Harrisburg, Pennsylvania, the town where I live, is the capital city of the state but by far not the largest. Reading, which is in my beloved Berks County, is much larger. Nevertheless, it’s impossible to get there directly along an interstate. Usually I take I-81 about 30 miles to where it splits off north to the coal regions. There I take the I-78 branch, which goes east toward Allentown and New York City. (Berks County, incidentally, is shaped like a baseball diamond. Reading is the pitcher’s mound. Wernersville, the site of most of my research, is half way between third base and home.)

Yesterday I was coming back from my day of location writing about 8:00 in the evening. After I passed the split and was on I-81 headed for home, I noticed that the overpasses were lined with people. At a rest stop 20 miles out of Harrisburg I saw perhaps two hundred people sitting on the embankment. They’d come prepared, with chairs and coolers and signs touting their favorite NASCAR drivers.

There’d been a big race in the Poconos Sunday afternoon.
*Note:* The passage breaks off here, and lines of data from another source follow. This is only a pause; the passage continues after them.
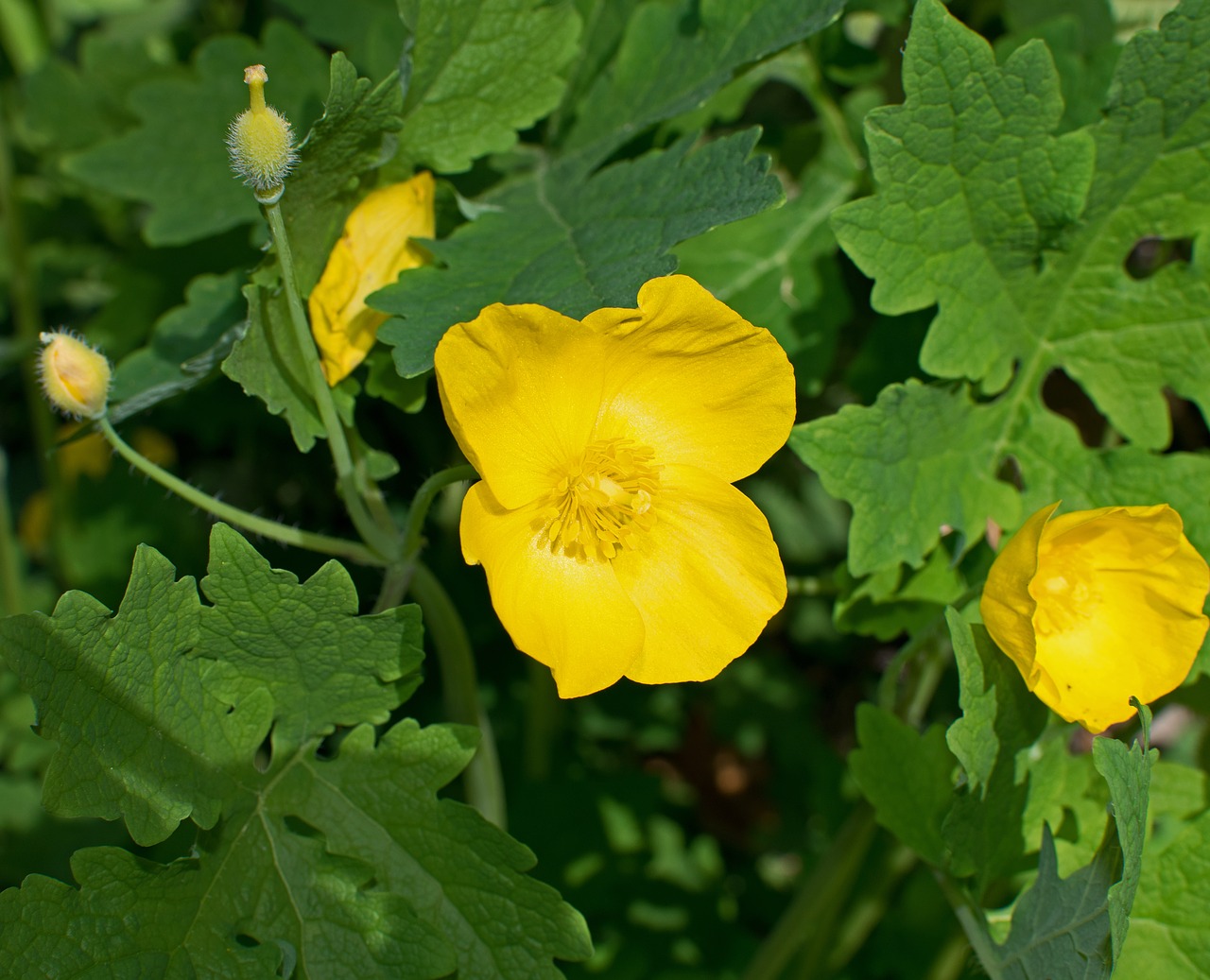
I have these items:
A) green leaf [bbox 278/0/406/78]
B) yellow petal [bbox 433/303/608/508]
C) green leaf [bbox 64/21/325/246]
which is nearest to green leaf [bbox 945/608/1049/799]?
yellow petal [bbox 433/303/608/508]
The people were dedicated NASCAR fans who line up along the route to the next race (down south some place, I was told) to see the equipment trucks and the motor homes the drivers live in pass by.

I remembered this event from last year. Right at the exit where I get off for my house there is a large office parking lot overlooking the highway. Last year the township police came and made all the fans leave. The insurance company that owns the lot had called them. It seemed that Nationwide did not want these people by THEIR side, possibly littering or vandalizing or getting involved in accidents they could sue over. The whole thing resulted in some very bad press for Nationwide.

Evidently Nationwide had rethought their objections, because the NASCAR fans were there in force last night. So instead of going straight home when I got off at Exit 25 (soon to be Exit Something Else – they’re renumbering everything for reasons that are not exactly clear, except maybe to Pennsylvania’s sign fabricating industry), I drove up to the Nationwide parking lot (a writer at work, I guess).

I spent some time with a middle-aged couple who do this every year. Despite the fact that it was rapidly growing darker, the man kept taking pictures of the trucks as they flashed by. (The NASCAR vehicles are easily identifiable. They have the driver’s number and his sponsors’ logos prominently displayed.) I talked to some other people, and found that many of them follow the NASCAR circuit in much the same way that some of my friends have followed the Grateful Dead.

I stayed on the hill talking to people until darkness had fallen and everyone began to leave. It was a good way to disengage my head from the nineteenth century and come back into the present.